> [THE PROBLEM] Write out everything from "The claim that" down to "significantly above zero." in the interest-rate passage below.

> [DOCUMENT PASSAGE]
──────────
Another possibility is for government to issue too much money and then contain the resultant excess demand and excess inflation by borrowing back some of that money at interest. But that’s a clearly nonsensical policy: what’s the point of implementing stimulus in the form of issuing or spending money into the economy and then negating some of that stimulus? Deliberately doing that is pointless, though of course there may be occasions when government issues too much money by mistake and with a view to reining in demand, it temporarily raises interest rates. (Incidentally, the word government is used here to refer to government and its central banks, assuming it’s a central bank that issues the country’s basic form of money (base money)).
In practice what happens in the real world is that interest rate raising “mistakes” of the sort mentioned above for the most part take the form of politicians (i.e. governments) borrowing too much because that is what politicians are always tempted to do, as pointed out by David Hume almost three hundred years ago: a phenomenon which Prof Simon Wren-Lewis calls “deficit bias”. The net effect is that mortgagors and other borrowers have to pay an artificially high rate of interest for years on end just to enable monetary policy to be used. To put it politely, it is not obvious why that’s a strategy that maximises output per hour of the workforce.
To summarise so far, the optimum rate of interest (i.e. the rate that government pays to borrow back its own money) is zero. That is, such borrowing should not happen ideally, and if there is no such borrowing, then there are no bonds for government to buy back with a view to cutting interest rates.
The claim that the optimum rate of interest is zero is not of course to say that the optimum rate for other borrowers, e.g. mortgagors, should be zero. The rate for mortgages and similar will always be significantly above zero.
──────────
> [DATA]
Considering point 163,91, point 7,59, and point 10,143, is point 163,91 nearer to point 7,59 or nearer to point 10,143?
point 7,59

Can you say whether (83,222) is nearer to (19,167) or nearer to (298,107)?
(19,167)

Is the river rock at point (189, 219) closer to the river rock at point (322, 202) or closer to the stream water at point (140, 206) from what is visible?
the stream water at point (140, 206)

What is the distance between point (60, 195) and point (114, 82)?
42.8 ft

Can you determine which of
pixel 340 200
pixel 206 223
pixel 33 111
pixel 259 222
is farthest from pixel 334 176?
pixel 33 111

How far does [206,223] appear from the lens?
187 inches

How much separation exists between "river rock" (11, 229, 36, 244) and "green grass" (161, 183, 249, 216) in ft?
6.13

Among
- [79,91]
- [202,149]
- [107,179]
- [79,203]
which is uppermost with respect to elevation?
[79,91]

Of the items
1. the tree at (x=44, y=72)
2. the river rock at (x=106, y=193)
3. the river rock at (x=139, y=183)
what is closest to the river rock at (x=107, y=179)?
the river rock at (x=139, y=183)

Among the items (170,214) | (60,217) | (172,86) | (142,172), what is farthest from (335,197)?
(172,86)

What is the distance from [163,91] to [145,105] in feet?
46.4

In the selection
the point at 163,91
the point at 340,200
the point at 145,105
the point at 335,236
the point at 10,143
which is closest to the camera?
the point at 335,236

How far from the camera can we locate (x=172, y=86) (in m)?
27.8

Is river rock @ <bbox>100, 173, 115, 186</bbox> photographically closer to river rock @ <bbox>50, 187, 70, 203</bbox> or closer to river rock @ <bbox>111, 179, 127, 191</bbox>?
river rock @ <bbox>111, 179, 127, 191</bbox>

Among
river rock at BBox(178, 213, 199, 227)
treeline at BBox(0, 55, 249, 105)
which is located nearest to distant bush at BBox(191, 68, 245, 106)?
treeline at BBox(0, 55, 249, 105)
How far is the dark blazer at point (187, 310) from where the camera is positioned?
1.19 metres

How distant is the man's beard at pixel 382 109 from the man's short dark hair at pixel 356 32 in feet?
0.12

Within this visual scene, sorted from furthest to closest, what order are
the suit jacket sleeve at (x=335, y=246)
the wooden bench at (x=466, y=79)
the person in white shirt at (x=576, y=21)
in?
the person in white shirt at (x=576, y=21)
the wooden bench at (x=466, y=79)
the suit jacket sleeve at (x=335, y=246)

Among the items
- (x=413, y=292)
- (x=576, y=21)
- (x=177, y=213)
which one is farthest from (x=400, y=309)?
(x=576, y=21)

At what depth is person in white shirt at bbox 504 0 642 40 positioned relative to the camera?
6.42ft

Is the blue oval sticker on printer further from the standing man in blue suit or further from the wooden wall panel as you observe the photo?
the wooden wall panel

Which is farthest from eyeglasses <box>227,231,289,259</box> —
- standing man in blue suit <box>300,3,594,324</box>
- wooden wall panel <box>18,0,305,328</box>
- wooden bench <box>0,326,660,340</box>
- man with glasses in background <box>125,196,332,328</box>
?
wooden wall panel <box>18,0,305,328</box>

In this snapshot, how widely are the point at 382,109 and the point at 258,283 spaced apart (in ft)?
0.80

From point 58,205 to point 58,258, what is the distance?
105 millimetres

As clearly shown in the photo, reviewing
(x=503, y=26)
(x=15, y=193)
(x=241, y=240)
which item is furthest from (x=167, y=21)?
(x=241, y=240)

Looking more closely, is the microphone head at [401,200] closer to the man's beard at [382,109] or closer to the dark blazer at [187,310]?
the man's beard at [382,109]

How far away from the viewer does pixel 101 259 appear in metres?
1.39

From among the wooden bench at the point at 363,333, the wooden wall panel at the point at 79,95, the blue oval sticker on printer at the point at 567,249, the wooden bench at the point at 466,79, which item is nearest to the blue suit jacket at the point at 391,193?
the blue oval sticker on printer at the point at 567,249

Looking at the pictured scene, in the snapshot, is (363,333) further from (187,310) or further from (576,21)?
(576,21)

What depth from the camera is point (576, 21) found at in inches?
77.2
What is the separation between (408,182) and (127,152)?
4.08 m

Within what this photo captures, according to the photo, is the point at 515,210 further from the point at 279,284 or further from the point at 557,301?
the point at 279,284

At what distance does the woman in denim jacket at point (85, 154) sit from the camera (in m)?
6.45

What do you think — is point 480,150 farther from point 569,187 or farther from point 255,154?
──────────
> [EXERCISE OUTPUT]
The claim that the optimum rate of interest is zero is not of course to say that the optimum rate for other borrowers, e.g. mortgagors, should be zero. The rate for mortgages and similar will always be significantly above zero.